# [THE EXERCISE]
Omit the images, then print each record below exactly as it reads.

= = =

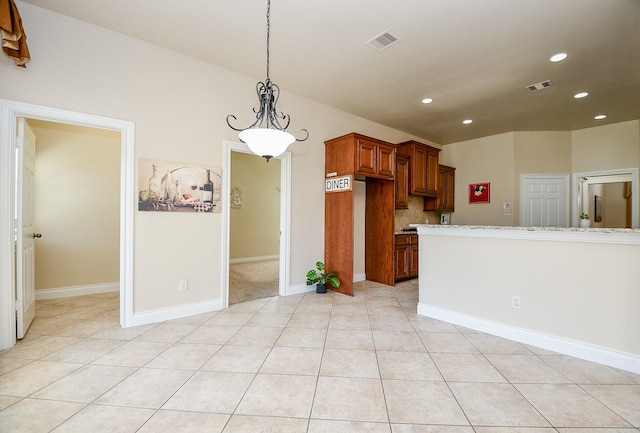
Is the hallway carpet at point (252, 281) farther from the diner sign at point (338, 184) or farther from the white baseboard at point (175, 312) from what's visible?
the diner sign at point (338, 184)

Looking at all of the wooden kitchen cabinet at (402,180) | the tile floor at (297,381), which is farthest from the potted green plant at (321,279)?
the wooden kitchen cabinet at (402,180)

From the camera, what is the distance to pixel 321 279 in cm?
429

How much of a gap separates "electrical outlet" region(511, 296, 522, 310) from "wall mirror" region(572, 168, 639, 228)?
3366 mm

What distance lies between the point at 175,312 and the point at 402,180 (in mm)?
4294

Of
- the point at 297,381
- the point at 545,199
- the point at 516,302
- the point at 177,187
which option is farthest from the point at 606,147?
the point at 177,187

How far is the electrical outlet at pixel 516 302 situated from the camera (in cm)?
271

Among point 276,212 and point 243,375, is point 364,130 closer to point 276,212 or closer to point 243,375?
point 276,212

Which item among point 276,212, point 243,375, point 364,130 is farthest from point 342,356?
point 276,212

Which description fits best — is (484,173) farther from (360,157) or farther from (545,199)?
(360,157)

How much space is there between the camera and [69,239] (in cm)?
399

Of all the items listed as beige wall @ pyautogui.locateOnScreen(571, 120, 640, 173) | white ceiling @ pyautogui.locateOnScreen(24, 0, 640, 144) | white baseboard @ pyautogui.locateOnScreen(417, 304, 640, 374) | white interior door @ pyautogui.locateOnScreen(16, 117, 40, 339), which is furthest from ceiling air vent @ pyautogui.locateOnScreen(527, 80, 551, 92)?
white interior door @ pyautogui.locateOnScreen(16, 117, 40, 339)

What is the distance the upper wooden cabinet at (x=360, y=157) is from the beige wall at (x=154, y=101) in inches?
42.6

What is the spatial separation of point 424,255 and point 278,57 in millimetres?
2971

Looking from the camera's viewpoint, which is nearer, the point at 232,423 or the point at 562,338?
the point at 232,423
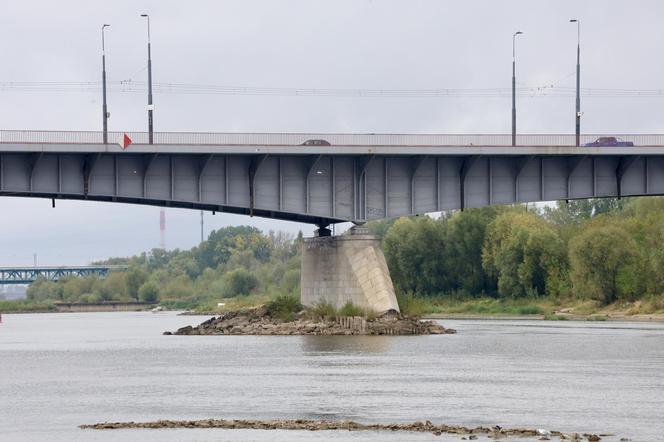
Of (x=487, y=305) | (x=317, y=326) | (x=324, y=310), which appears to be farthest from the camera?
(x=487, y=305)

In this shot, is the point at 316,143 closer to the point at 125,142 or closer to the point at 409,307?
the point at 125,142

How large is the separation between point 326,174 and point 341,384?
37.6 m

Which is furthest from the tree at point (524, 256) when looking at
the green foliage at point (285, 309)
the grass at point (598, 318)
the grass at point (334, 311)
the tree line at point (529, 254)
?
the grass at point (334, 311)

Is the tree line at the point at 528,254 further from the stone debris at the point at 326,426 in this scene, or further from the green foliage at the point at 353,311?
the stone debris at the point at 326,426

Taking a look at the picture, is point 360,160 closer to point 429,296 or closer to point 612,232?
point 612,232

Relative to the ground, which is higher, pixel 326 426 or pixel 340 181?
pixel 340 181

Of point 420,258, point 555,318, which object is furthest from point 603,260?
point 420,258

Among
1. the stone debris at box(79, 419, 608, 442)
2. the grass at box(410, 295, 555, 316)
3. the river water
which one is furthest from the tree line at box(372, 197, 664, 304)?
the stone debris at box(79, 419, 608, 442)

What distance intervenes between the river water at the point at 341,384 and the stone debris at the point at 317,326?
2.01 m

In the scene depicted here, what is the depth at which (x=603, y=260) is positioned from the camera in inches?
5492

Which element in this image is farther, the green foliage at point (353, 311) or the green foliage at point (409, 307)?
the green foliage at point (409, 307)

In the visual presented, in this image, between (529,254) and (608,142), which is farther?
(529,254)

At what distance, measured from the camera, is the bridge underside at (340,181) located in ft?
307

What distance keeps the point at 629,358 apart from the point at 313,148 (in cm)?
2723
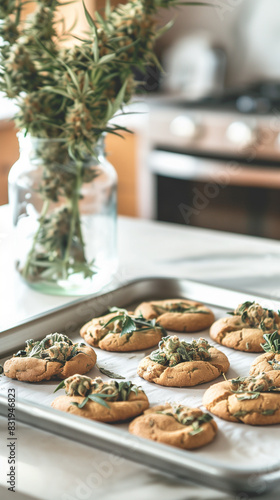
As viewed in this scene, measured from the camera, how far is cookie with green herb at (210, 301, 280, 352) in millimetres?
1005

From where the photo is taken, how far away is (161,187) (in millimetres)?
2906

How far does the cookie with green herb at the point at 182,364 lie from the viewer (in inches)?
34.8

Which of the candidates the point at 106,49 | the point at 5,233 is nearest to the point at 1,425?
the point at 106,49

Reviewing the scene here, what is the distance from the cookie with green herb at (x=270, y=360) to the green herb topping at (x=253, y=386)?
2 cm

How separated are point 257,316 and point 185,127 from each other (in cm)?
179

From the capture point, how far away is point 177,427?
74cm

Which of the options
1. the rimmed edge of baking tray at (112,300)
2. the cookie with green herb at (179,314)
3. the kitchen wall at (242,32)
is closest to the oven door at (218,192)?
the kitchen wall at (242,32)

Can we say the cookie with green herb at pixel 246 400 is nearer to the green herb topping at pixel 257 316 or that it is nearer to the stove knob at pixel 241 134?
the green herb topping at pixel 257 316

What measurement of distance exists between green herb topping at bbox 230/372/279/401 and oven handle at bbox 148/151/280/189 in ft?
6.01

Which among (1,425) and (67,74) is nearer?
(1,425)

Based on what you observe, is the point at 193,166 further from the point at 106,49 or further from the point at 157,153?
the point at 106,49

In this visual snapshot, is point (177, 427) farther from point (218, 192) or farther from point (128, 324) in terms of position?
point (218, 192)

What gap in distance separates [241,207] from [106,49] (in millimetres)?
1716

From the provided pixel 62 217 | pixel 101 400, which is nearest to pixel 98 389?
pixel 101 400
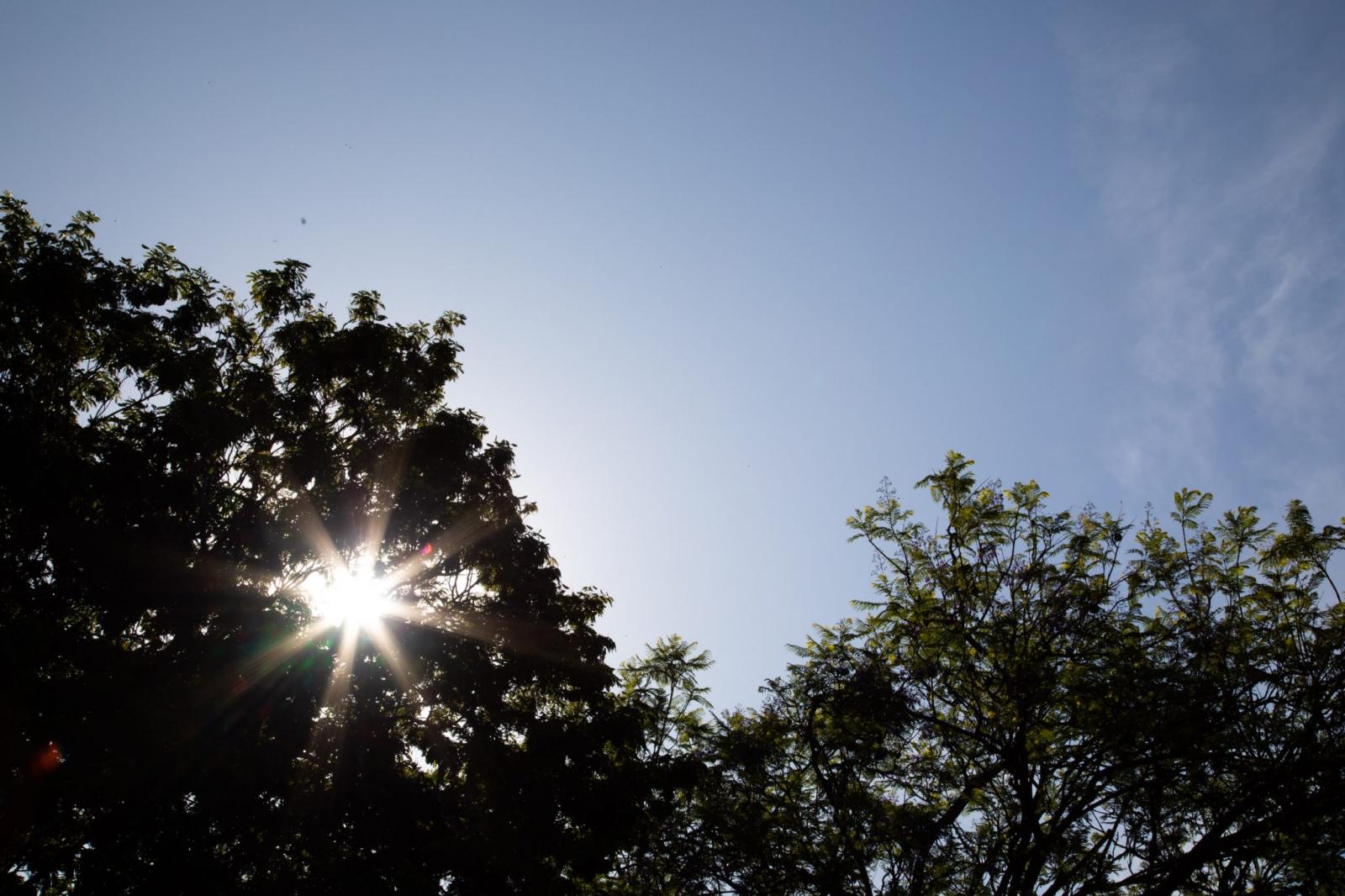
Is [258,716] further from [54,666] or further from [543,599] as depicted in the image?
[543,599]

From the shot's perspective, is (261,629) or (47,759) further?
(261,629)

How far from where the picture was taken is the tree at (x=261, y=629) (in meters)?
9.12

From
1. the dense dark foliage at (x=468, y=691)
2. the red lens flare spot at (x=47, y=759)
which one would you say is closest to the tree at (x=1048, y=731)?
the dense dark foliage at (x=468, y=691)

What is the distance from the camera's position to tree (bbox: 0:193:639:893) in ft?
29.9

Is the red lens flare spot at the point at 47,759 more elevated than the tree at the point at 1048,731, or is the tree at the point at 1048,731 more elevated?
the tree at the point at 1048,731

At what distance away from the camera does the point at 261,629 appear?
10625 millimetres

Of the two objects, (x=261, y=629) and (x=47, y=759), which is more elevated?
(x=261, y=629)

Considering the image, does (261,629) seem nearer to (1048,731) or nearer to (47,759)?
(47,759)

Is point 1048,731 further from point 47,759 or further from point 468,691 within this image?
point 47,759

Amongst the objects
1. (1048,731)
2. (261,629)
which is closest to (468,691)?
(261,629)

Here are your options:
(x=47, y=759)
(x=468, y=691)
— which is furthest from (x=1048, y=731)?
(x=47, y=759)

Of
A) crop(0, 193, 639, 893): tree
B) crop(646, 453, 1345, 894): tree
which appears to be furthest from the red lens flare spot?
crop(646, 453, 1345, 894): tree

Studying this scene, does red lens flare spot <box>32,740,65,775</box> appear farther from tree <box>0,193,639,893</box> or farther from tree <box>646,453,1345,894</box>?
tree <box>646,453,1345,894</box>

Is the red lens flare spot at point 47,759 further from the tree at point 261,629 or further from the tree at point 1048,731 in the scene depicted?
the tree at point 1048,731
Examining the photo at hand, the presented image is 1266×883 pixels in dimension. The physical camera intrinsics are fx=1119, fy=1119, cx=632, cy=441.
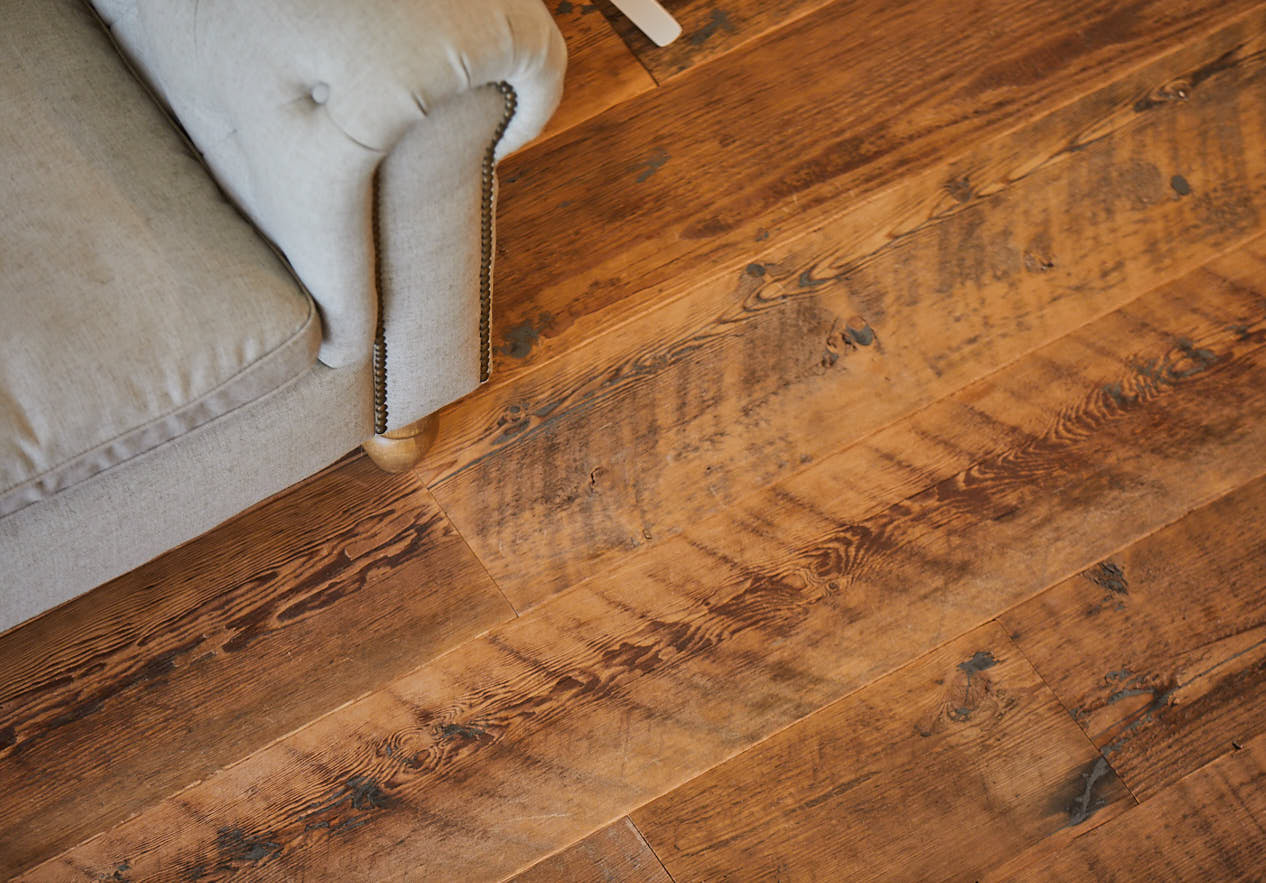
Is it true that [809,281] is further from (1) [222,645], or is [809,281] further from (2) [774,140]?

= = =

# [FINISHED EXERCISE]
Is the hallway carpet at point (252, 281) farther from the diner sign at point (338, 184) or farther from the white baseboard at point (175, 312) from what's visible?
the diner sign at point (338, 184)

Looking at all of the wooden kitchen cabinet at (402,180) | the tile floor at (297,381), which is farthest from the potted green plant at (321,279)?
the wooden kitchen cabinet at (402,180)

From the camera, what is the distance to pixel 321 279 in cm?
429

How much of a gap separates "electrical outlet" region(511, 296, 522, 310) from "wall mirror" region(572, 168, 639, 228)?
3366 mm

What distance lies between the point at 175,312 and the point at 402,180 (in mm)?
4294

Of
- the point at 297,381
- the point at 545,199
- the point at 516,302
- the point at 177,187
which option is farthest from the point at 606,147?
the point at 177,187

How far is the electrical outlet at pixel 516 302 situated from the camera (in cm)?
271

Among point 276,212 and point 243,375, is point 364,130 closer to point 276,212 or closer to point 243,375?
point 276,212

Which item among point 276,212, point 243,375, point 364,130 is farthest from point 342,356?
point 276,212

Which description fits best — is (484,173) farther from (360,157) or farther from (545,199)?
(360,157)

How much space is there between the camera and [69,239] (in cm)?
399

Of all the items listed as beige wall @ pyautogui.locateOnScreen(571, 120, 640, 173) | white ceiling @ pyautogui.locateOnScreen(24, 0, 640, 144) | white baseboard @ pyautogui.locateOnScreen(417, 304, 640, 374) | white interior door @ pyautogui.locateOnScreen(16, 117, 40, 339), which is furthest from ceiling air vent @ pyautogui.locateOnScreen(527, 80, 551, 92)?
white interior door @ pyautogui.locateOnScreen(16, 117, 40, 339)

What is the distance the upper wooden cabinet at (x=360, y=157) is from the beige wall at (x=154, y=101) in inches?
42.6

What is the spatial separation of point 424,255 and point 278,57 in millimetres?
2971

Looking from the camera's viewpoint, which is nearer, the point at 232,423 or the point at 562,338?
the point at 232,423
Of (x=487, y=305) | (x=317, y=326) | (x=324, y=310), which appears to be farthest from the camera?
(x=487, y=305)

In this shot, is the point at 316,143 closer to the point at 125,142 or closer to the point at 409,307?
the point at 125,142

How large is the separation between point 326,174 and point 341,384?
37.6 m

Which is furthest from the tree at point (524, 256) when looking at
the green foliage at point (285, 309)
the grass at point (598, 318)
the grass at point (334, 311)
the tree line at point (529, 254)
?
the grass at point (334, 311)

Is the tree line at the point at 528,254 further from the stone debris at the point at 326,426 in this scene, or further from the green foliage at the point at 353,311?
the stone debris at the point at 326,426

Taking a look at the picture, is point 360,160 closer to point 429,296 or closer to point 612,232?
point 612,232

Relative to the ground, which is higher, pixel 326 426 or pixel 340 181?
pixel 340 181

Of point 420,258, point 555,318, which object is furthest from point 603,260?
point 420,258

Among
1. the stone debris at box(79, 419, 608, 442)
2. the grass at box(410, 295, 555, 316)
3. the river water
which one is furthest from the tree line at box(372, 197, 664, 304)?
the stone debris at box(79, 419, 608, 442)

What distance intervenes between the river water at the point at 341,384 and the stone debris at the point at 317,326?
2.01 m

In the scene depicted here, what is the depth at which (x=603, y=260) is positioned from the camera in inches?
5492

Which element in this image is farther, the green foliage at point (353, 311) or the green foliage at point (409, 307)?
the green foliage at point (409, 307)

In the visual presented, in this image, between (529,254) and (608,142), which is farther?
(529,254)

At what distance, measured from the camera, is the bridge underside at (340,181) located in ft?
307

What distance keeps the point at 629,358 apart from the point at 313,148 (in cm)?
2723
As viewed in this scene, measured from the camera, how far is cookie with green herb at (210, 301, 280, 352) in millimetres?
1005

From where the photo is taken, how far away is (161,187) (in millimetres)?
2906

How far does the cookie with green herb at the point at 182,364 lie from the viewer (in inches)?
34.8

Which of the candidates the point at 106,49 | the point at 5,233 is nearest to the point at 1,425?
the point at 106,49

Reviewing the scene here, what is the distance from the cookie with green herb at (x=270, y=360) to the green herb topping at (x=253, y=386)?
2 cm

How separated are point 257,316 and point 185,127 from each other (in cm)?
179

From the capture point, how far away is point 177,427?
74cm

Which of the options
1. the rimmed edge of baking tray at (112,300)
2. the cookie with green herb at (179,314)
3. the kitchen wall at (242,32)
is closest to the oven door at (218,192)?
the kitchen wall at (242,32)

Can we say the cookie with green herb at pixel 246 400 is nearer to the green herb topping at pixel 257 316 or that it is nearer to the stove knob at pixel 241 134?
the green herb topping at pixel 257 316

What measurement of distance exists between green herb topping at bbox 230/372/279/401 and oven handle at bbox 148/151/280/189 in ft?
6.01

Which among (1,425) and (67,74) is nearer?
(1,425)

Based on what you observe, is the point at 193,166 further from the point at 106,49 or further from the point at 157,153?
the point at 106,49

In this visual snapshot, is point (177, 427) farther from point (218, 192) or farther from point (128, 324) in terms of position?
point (218, 192)

What gap in distance separates [241,207] from [106,49] (in millimetres)?
1716

From the provided pixel 62 217 | pixel 101 400, which is nearest to pixel 98 389?
pixel 101 400
Is [258,716] further from [54,666] or further from [543,599] as depicted in the image?
[543,599]

From the shot's perspective, is (261,629) or (47,759) further?
(261,629)

How far from where the picture was taken is the tree at (x=261, y=629) (in meters)?
9.12

From
1. the dense dark foliage at (x=468, y=691)
2. the red lens flare spot at (x=47, y=759)
which one would you say is closest to the tree at (x=1048, y=731)?
the dense dark foliage at (x=468, y=691)

What is the distance from the camera's position to tree (bbox: 0:193:639:893) in ft?
29.9

Is the red lens flare spot at the point at 47,759 more elevated than the tree at the point at 1048,731, or is the tree at the point at 1048,731 more elevated?
the tree at the point at 1048,731

At what distance away from the camera does the point at 261,629 appear?
10625 millimetres

Of the two objects, (x=261, y=629) and (x=47, y=759), which is more elevated?
(x=261, y=629)

Considering the image, does (261,629) seem nearer to (1048,731) or nearer to (47,759)?
(47,759)

Is point 1048,731 further from point 47,759 or further from point 468,691 within this image?
point 47,759

Amongst the objects
1. (1048,731)
2. (261,629)
which is closest to (468,691)?
(261,629)

Here are your options:
(x=47, y=759)
(x=468, y=691)
— which is furthest from (x=1048, y=731)?
(x=47, y=759)

Of
A) crop(0, 193, 639, 893): tree
B) crop(646, 453, 1345, 894): tree
which appears to be furthest from the red lens flare spot?
crop(646, 453, 1345, 894): tree

Studying this scene, does red lens flare spot <box>32,740,65,775</box> appear farther from tree <box>0,193,639,893</box> or farther from tree <box>646,453,1345,894</box>?
tree <box>646,453,1345,894</box>

Is the red lens flare spot at point 47,759 further from the tree at point 261,629 or further from the tree at point 1048,731 in the scene depicted?
the tree at point 1048,731
Examining the photo at hand, the presented image is 1266×883 pixels in dimension. The physical camera intrinsics are fx=1119, fy=1119, cx=632, cy=441.
Is it true that [809,281] is further from (1) [222,645], or is [809,281] further from (2) [774,140]?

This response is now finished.